Von: Dr. rer. nat. Isabel Siegel (Diplom-Biologin und Medizinredakteurin)
Letzte Aktualisierung: 20.04.2021 - 10:03 Uhr

Immunglobulin E (IgE) ist ein Antikörper, der eine wichtige Rolle bei der Entstehung von Allergien, aber auch bei der Abwehr von Parasiten spielt. Die Menge an IgE im Körper kann bei Allergien erhöht sein. Daher wird bei Verdacht auf eine Allergie ein IgE-Test durchgeführt, um den IgE-Wert im Blut zu bestimmen. Aber wann ist der IgE-Wert zu hoch? Was sind die häufigsten Ursachen für einen erhöhten IgE-Wert und wie kann man den IgE-Wert senken? Das und mehr erfahren Sie hier.

Was ist Immunglobulin E?

Immunglobuline sind Proteine (Eiweiße) und Bestandteile der körpereigenen Abwehr, des Immunsystems. Immunglobuline werden auch als Antikörper bezeichnet. Antikörper werden vom Immunsystem als Reaktion auf körperfremde Stoffe, sogenannte Antigene, gebildet. Sie sollen Krankheitserreger und schädliche Fremdstoffe, die in den Körper eindringen, bekämpfen.

Es gibt viele verschiedene Antikörper, die in Klassen eingeteilt werden. Eine dieser Klassen bildet Immunglobulin E, das auch als IgE bekannt ist. Jede Antikörperklasse hat ihre eigene Funktion im Immunsystem. So hat IgE vor allem eine große Bedeutung bei allergischen Reaktionen und bei der Abwehr von Parasiten.

Weitere Immunglobuline

Daneben gibt es weitere Immunglobuline, die für die Abwehrkräfte des Menschen eine zentrale Rolle spielen:

  • Immunglobulin A (IgA) ist vor allem in Körpersekreten wie beispielsweise Tränenflüssigkeit, Speichel, Nasenschleim und Muttermilch enthalten. Es bindet Krankheitserreger und löst Entzündungsreaktionen aus.
  • Immunglobulin M (IgM) ist im Blut zu finden und wird bei erstmaligem Kontakt mit einem bestimmten Krankheitserreger gebildet. Dieser Vorgang wird als primäre Immunantwort bezeichnet.
  • Immunglobulin G (IgG) ist ein sogenannter Zweitantikörper und bildet den Hauptanteil der Antikörper im Blut. Er wird beim wiederholten Kontakt mit einem bestimmten Krankheitserreger gebildet. IgG veranlasst die Fresszellen (Makrophagen), den Krankheitserreger zu vernichten. Man bezeichnet dies als sekundäre Immunantwort.

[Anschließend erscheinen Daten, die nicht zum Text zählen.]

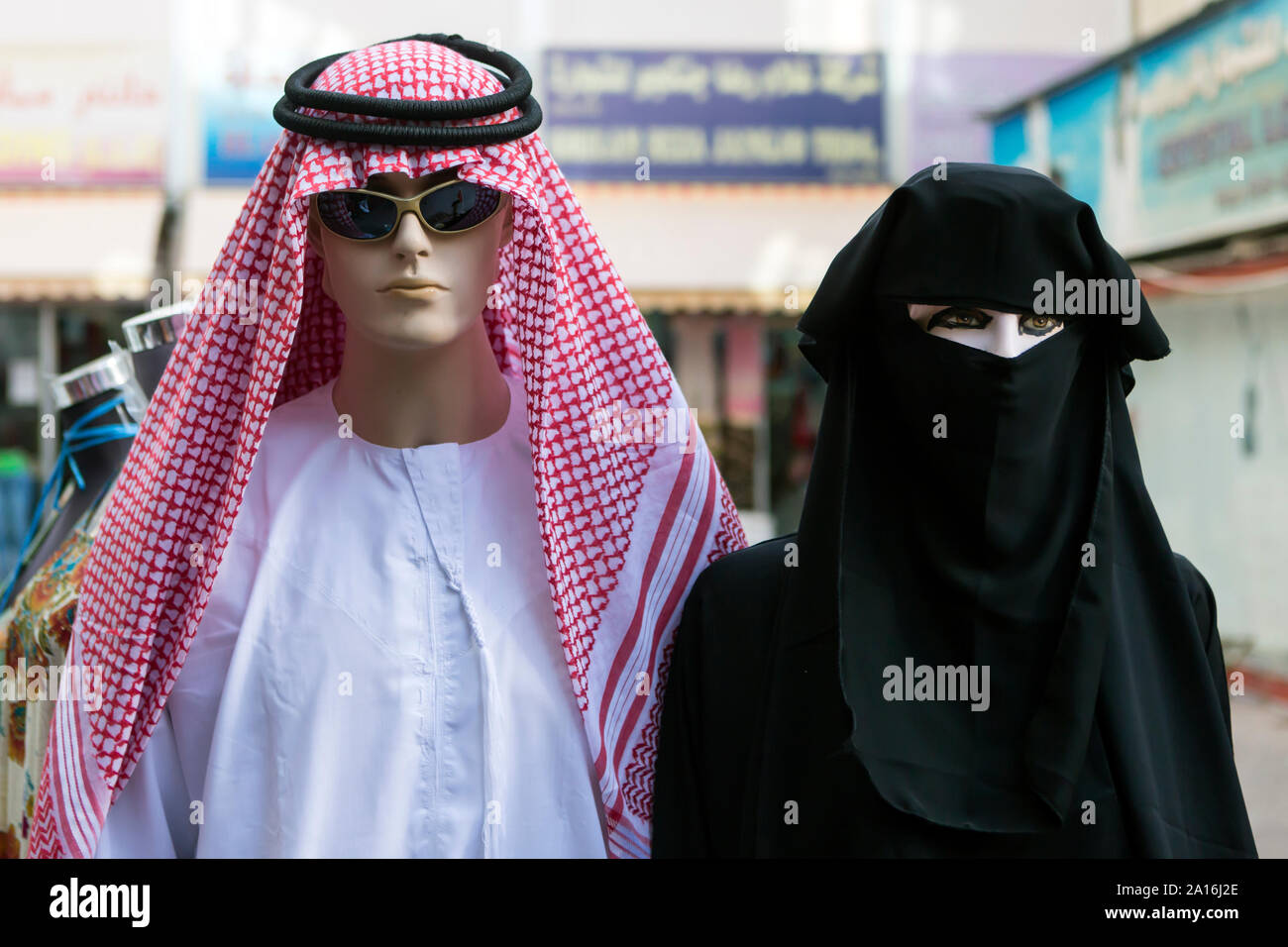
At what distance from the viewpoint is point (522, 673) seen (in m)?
1.96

Wie entsteht eine Allergie?

Bei einer allergischen Reaktion reagiert das Immunsystem auf eigentlich harmlose Antigene aus der Umwelt. Die Allergie auslösenden Antigene werden auch als Allergene bezeichnet. Zu den möglichen Allergenen zählen unter anderem:

Welche Rolle spielt IgE bei allergischen Reaktionen?

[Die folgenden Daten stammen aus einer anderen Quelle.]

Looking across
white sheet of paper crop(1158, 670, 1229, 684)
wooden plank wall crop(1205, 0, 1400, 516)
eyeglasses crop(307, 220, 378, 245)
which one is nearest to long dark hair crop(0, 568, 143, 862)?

Bei bestimmten allergischen Reaktionen vom sogenannten Soforttyp (Typ I) kommt es innerhalb von wenigen Sekunden bis Minuten nach dem Kontakt mit dem Allergen zum Auftreten einer Reaktion. Für diesen schnellen Reaktionstyp ist IgE verantwortlich, das den allergiebedingten Entzündungsprozess antreibt. IgE veranlasst die Freisetzung des Botenstoffs Histamin, was zu typischen Symptomen wie Schwellungen, Juckreiz und Rötungen führen kann.

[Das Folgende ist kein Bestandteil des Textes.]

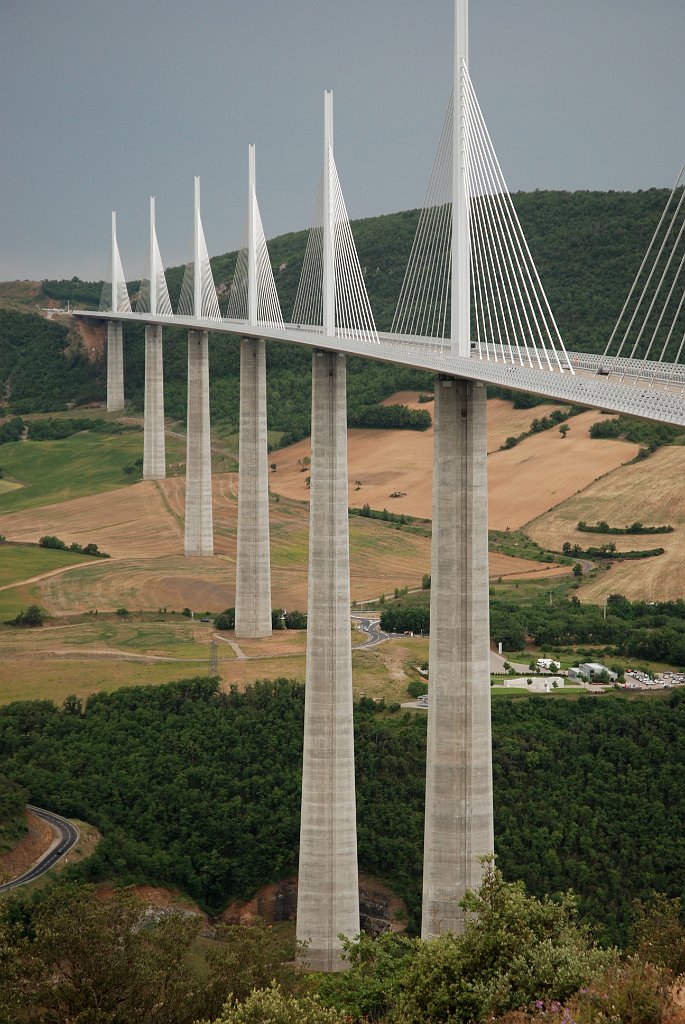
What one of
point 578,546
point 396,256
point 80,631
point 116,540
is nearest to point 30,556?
point 116,540

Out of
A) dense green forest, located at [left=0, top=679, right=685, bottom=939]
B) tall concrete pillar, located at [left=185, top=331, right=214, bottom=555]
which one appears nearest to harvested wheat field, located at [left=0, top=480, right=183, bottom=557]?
tall concrete pillar, located at [left=185, top=331, right=214, bottom=555]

Neben dem Soforttyp gibt es auch Allergien vom Typ II (Zytotoxischer Typ), Typ III (Immunkomplex-Typ) und Typ IV (Spättyp). Die Unterteilung in diese vier Allergietypen wurde zu Beginn der 1960er Jahre von zwei Immunologen entwickelt und ist bis heute gültig.

Was ist ein IgE-Test?

In bestimmten Fällen kann ein*e Arzt*Ärztin einen IgE-Test durchführen. Dabei handelt es sich um einen Bluttest, bei dem ein Blutbild angefertigt wird und die Blutwerte im Hinblick auf den IgE-Wert bestimmt werden. Ein IgE-Test kann aus zwei Gründen sinnvoll sein:

  1. Da es für jedes Antigen einen speziellen IgE-Typ gibt, kann anhand der Untersuchung der IgE-Typen festgestellt werden, welches Antigen zu einer allergischen Reaktion geführt hat. Zu diesem Zweck wird ein Allergietest, genauer gesagt ein antigenspezifischer IgE-Antikörper-Test, durchgeführt.
  2. Mit dem Ziel, die Gesamtmenge an IgE im Blut zu bestimmen, wird der Total-IgE-Wert oder Gesamt-IgE-Wert ermittelt. Der Total-IgE-Wert kann sich aufgrund eines Parasitenbefalls oder einer allergischen Reaktion erhöhen und ist nur selten zu niedrig.

IgE-Allergietest – welcher Immunglobulin E-Typ liegt vor?

Möchte man abklären, welche Allergene zu einer bestimmten allergischen Reaktion geführt haben, können die allergenspezifischen IgE-Antikörper mittels IgE-Test bestimmt werden. Mithilfe dieses Bluttests kann der genaue Allergietyp (zum Beispiel Gräserpollenallergie, Schimmelpilzallergie, Hausstaubmilbenallergie und andere) ermittelt werden. So können allergieauslösende Substanzen in Zukunft vermieden oder eine entsprechende Behandlung der Allergie eingeleitet werden.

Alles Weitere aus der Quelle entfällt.